▸ **Task details**
Only the pictures are to be dropped; the rest of the data below is to be duplicated exactly.

** Opening Extracted material block **

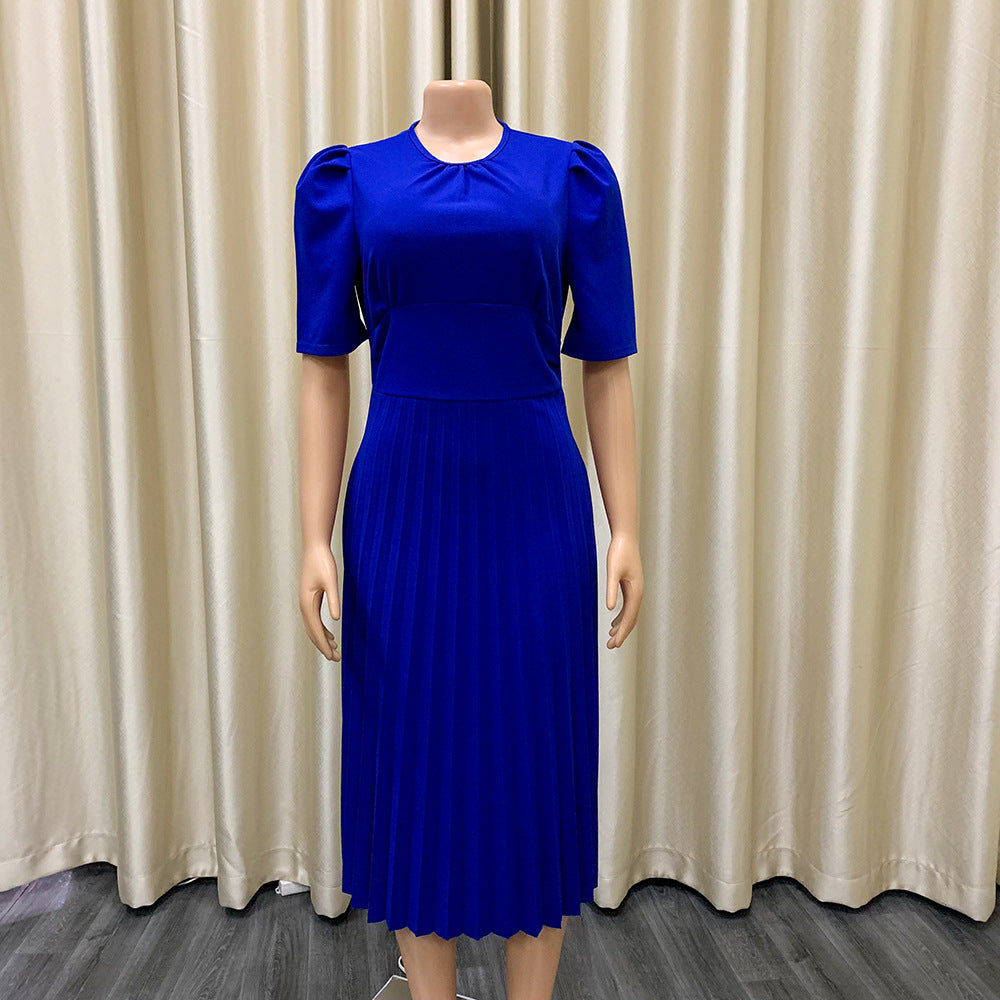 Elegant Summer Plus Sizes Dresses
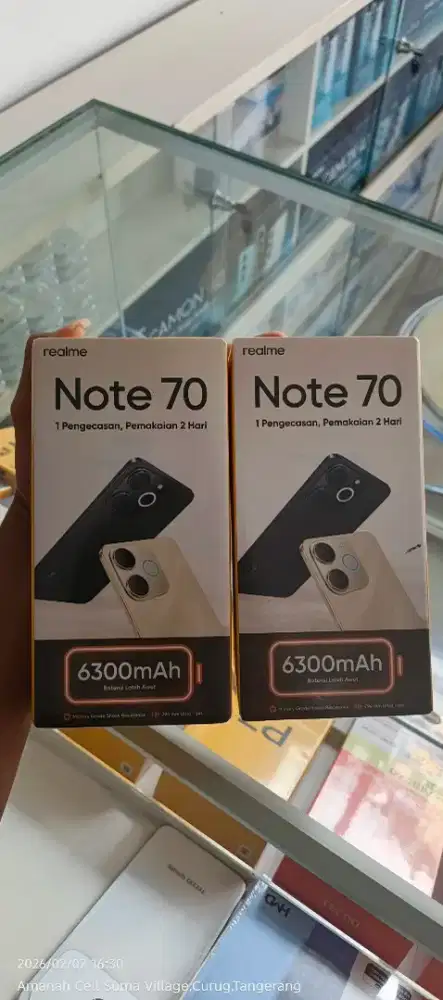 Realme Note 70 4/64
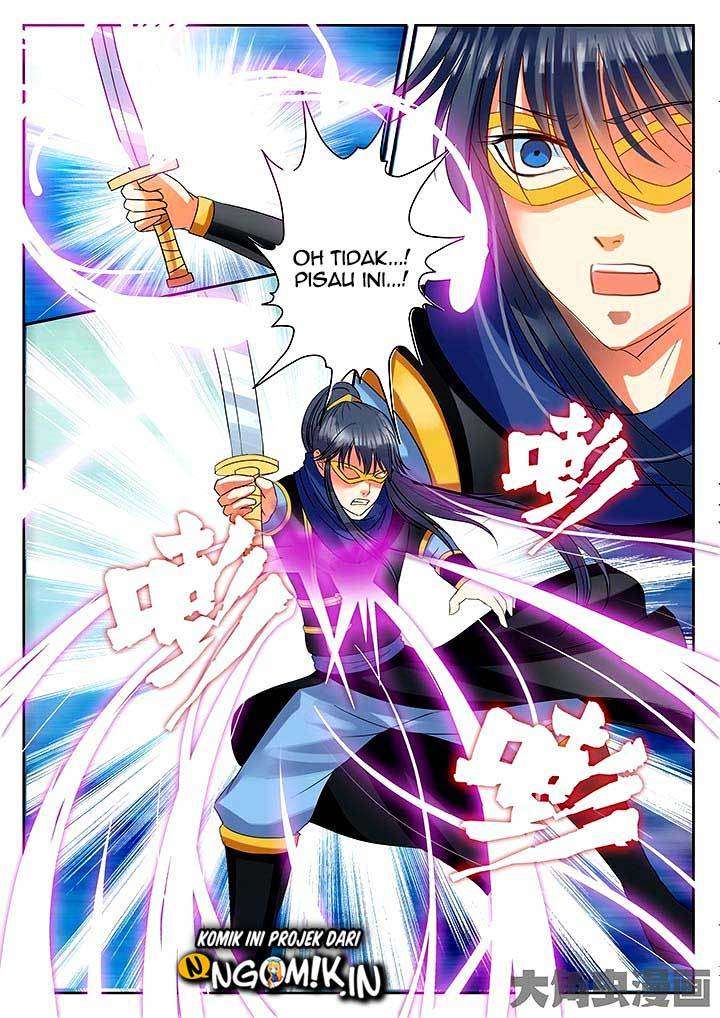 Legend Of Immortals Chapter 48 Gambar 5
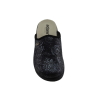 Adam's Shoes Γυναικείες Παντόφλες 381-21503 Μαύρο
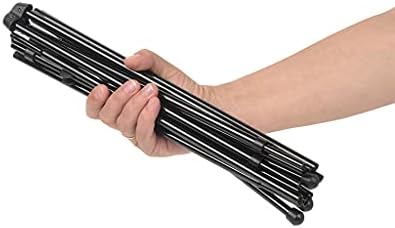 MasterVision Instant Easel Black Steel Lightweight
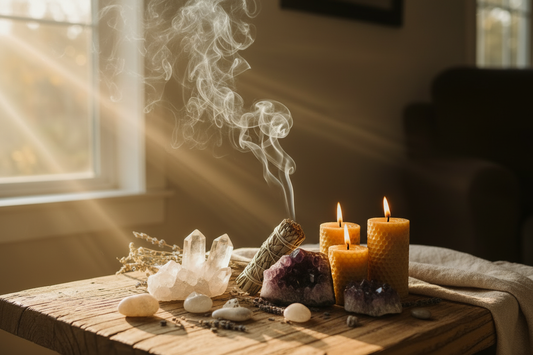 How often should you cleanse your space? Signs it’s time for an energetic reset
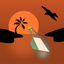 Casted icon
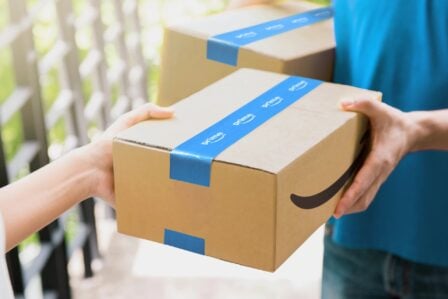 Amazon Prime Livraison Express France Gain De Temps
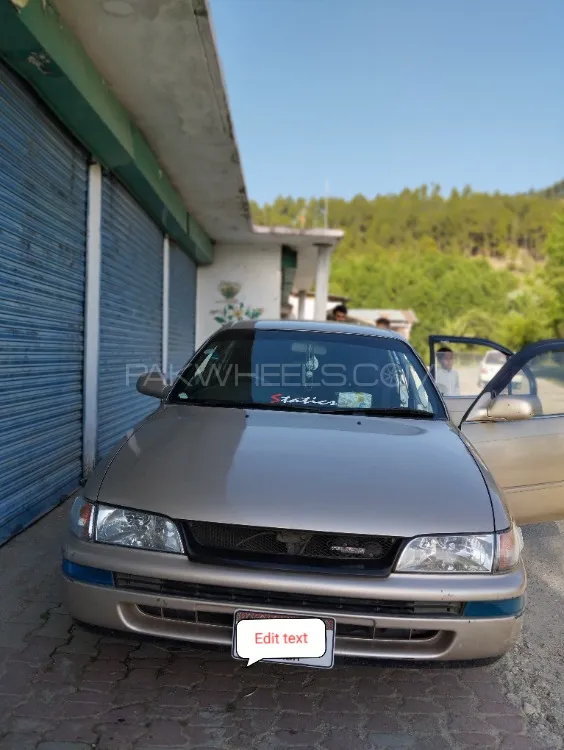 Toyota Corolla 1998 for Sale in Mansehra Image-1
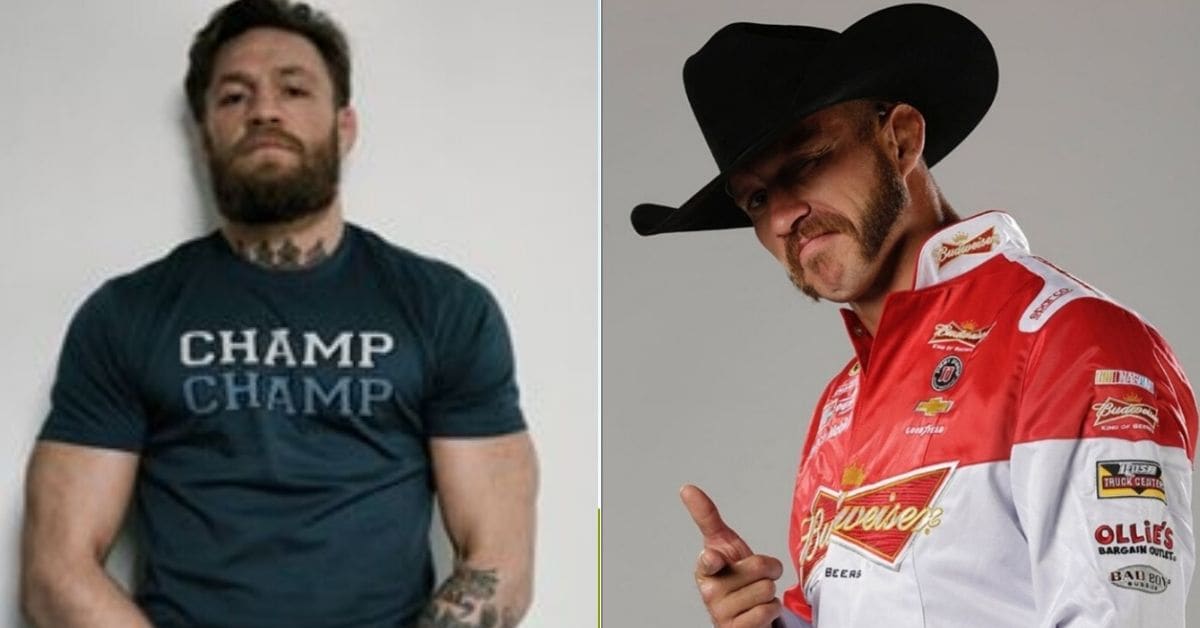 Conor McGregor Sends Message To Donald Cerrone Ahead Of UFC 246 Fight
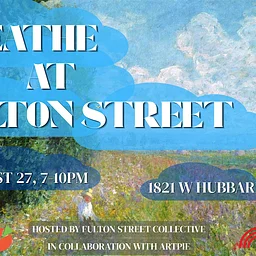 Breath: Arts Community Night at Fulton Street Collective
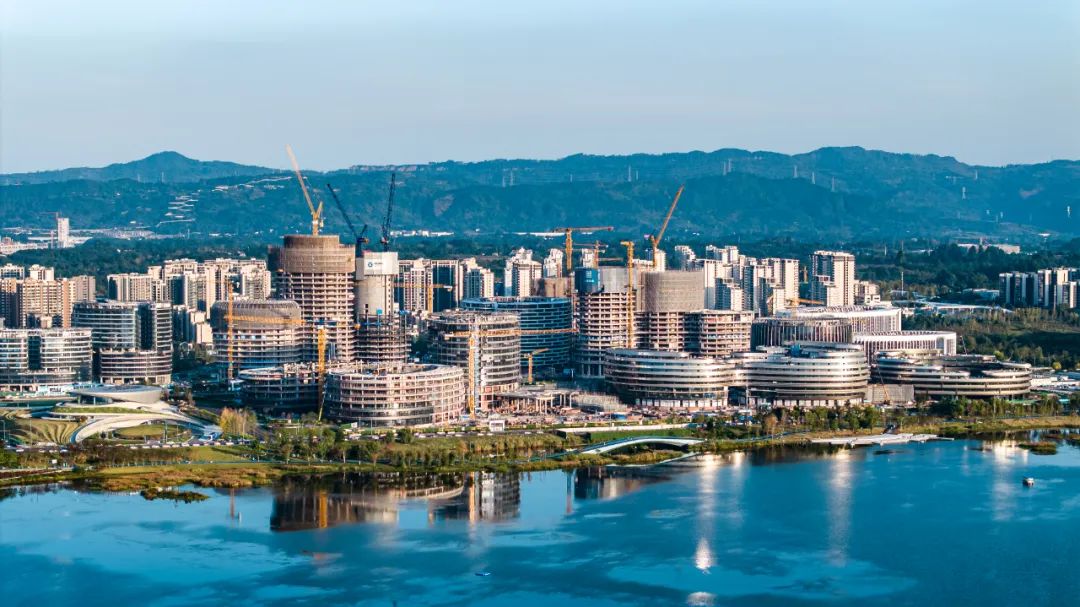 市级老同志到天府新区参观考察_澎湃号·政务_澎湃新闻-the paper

** Closing Extracted material block **

▸ **Exercise output**
 Elegant Summer Plus Sizes Dresses
 Realme Note 70 4/64
 Legend Of Immortals Chapter 48 Gambar 5
 Adam's Shoes Γυναικείες Παντόφλες 381-21503 Μαύρο
 MasterVision Instant Easel Black Steel Lightweight
 How often should you cleanse your space? Signs it’s time for an energetic reset
 Casted icon
 Amazon Prime Livraison Express France Gain De Temps
 Toyota Corolla 1998 for Sale in Mansehra Image-1
 Conor McGregor Sends Message To Donald Cerrone Ahead Of UFC 246 Fight
 Breath: Arts Community Night at Fulton Street Collective
 市级老同志到天府新区参观考察_澎湃号·政务_澎湃新闻-the paper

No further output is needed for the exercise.